It was a story they had heard the pieces of probably hundreds of times before, but now this stranger was putting the pieces together again in a whole new way; helping them to see a unity and purpose, which had always been there, but which until that very moment they had not recognized. Listening to him, their peoples’ Scripture Story was connecting with their own, and their hearts began to burn with a new sense of hope and expectation.
By the time they had reached the village, they were not ready to say goodbye to the stranger. They urged him to join them for dinner, and to spend the night as well. They opened up their home to him and invited him to stay with them, and found as they did so that their whole world was about to be upended again, this time for good.
As they sit down and share a simple meal, this stranger took the bread… he blessed it, and broke it, and gave it to them.
Suddenly they recognize Him! Suddenly they see! It’s Jesus, their beloved Master, now living once again! All this time He had been with them, but now He’s made His presence known! And then, just like that, He vanishes right before their eyes. He was gone, in a way… but now they knew to be true what that had just before been unbelievable: He was back!

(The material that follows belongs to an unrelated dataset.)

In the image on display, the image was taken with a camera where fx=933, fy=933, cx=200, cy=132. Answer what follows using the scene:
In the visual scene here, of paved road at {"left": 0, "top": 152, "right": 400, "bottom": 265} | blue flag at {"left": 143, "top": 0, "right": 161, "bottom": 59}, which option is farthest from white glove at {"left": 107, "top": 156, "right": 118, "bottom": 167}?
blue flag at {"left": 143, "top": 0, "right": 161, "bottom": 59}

Despite the late hour, and with their hearts still burning with hope powerfully rekindled, they race back to Jerusalem to share their joyful story, and find that others too have found “The Lord is risen indeed!”
This part of the story of the appearance of the Risen Lord may be fairly familiar. It is read and talked about each year, on the Third Sunday of Easter, taking its part in the regular rhythm of our annual journeys through the Scriptural Story in our worship.
But like the two sorrowful travelers at the beginning of the passage, sometimes we fail to see how this Story all fits together, and all we can see are the shattered pieces that we had hoped would help us, and we find ourselves discouraged, disorientated, and overwhelmed.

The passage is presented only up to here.